Le gazoduc transsaharien : un partenariat renouvelé

Un moment fort de cette rencontre a été l’annonce officielle du lancement, après le mois de Ramadan, des travaux du Gazoduc transsaharien (TSGP). Selon le président Tebboune, un accord a été établi pour commencer la construction de cette infrastructure stratégique traversant le territoire nigérien. Le projet sera mené par la compagnie nationale algérienne Sonatrach, chargée de l’installation de la conduite.

Ce gazoduc reliera les ressources gazières du Nigeria à l’Algérie, via le Niger, pour approvisionner les marchés européens. Pour Niamey, cela représente une opportunité majeure : droits de transit, création d’emplois, développement d’infrastructures et positionnement du pays en tant que carrefour énergétique régional.

Après avoir été longtemps évoqué sans succès, le TSGP entre enfin dans une phase concrète. Dans un contexte de forte demande énergétique mondiale, ce projet pourrait redéfinir la carte énergétique du continent.

Sécurité et stabilité : un socle commun

Bien que l’économie ait dominé les discussions, la sécurité a également été au cœur des échanges. Les deux dirigeants ont souligné la nécessité d’une concertation stratégique accrue face aux menaces pesant sur la région sahélienne.
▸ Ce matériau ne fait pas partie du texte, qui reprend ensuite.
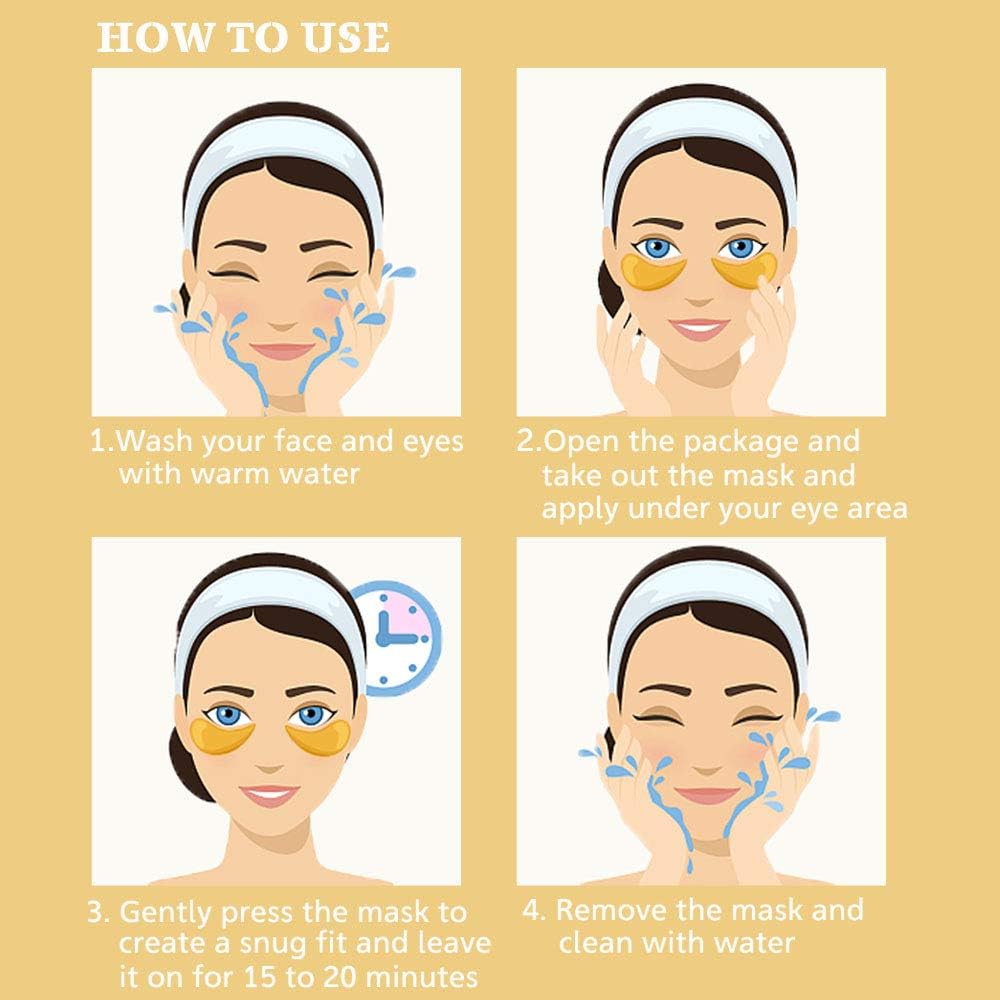 NIYET lifestyle scene on vanity showing relaxing treatment benefits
Ce partenariat avec l’Algérie constitue un soutien diplomatique et stratégique crucial pour le Niger, qui fait face à des défis sécuritaires persistants. Alger, de son côté, considère la stabilité du Sahel comme un enjeu direct pour sa propre sécurité nationale.
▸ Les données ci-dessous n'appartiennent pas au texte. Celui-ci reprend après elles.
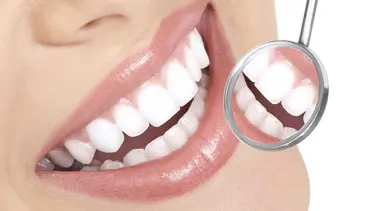 DUS ve STS Diş Hekimliği başvuruları başladı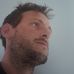 Profile Picture of Jeff Perret (@jeff.perret.31) on Facebook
Un accueil solennel à Niamey

À l’issue de cette visite officielle, le président Abdourahamane Tiani est rentré à Niamey le 16 février 2026. À sa descente d’avion à l’Aéroport international Diori Hamani, il a été accueilli par les membres du Conseil national pour la sauvegarde de la patrie, le Premier ministre Mahamane Lamine Zeine et d’autres hauts responsables. Cet accueil protocolaire souligne l’importance de cette mission diplomatique, perçue comme un tournant dans les relations entre Niamey et Alger.

Une relation bilatérale appelée à s’intensifier

Au-delà du gazoduc, les deux pays souhaitent approfondir leurs échanges dans les domaines économique, énergétique et institutionnel. Pour le Niger, diversifier ses partenariats et renforcer ses liens régionaux est une priorité stratégique. La relance du TSGP pourrait symboliser une nouvelle phase de coopération sahélo-maghrébine, fondée sur des intérêts communs et une vision partagée du développement.

Reste maintenant à transformer les engagements politiques en réalisations concrètes. Dans cette région, les projets structurants ont souvent été freinés par des réalités sécuritaires et financières. Toutefois, Alger et Niamey affichent leur détermination à concrétiser ces ambitions.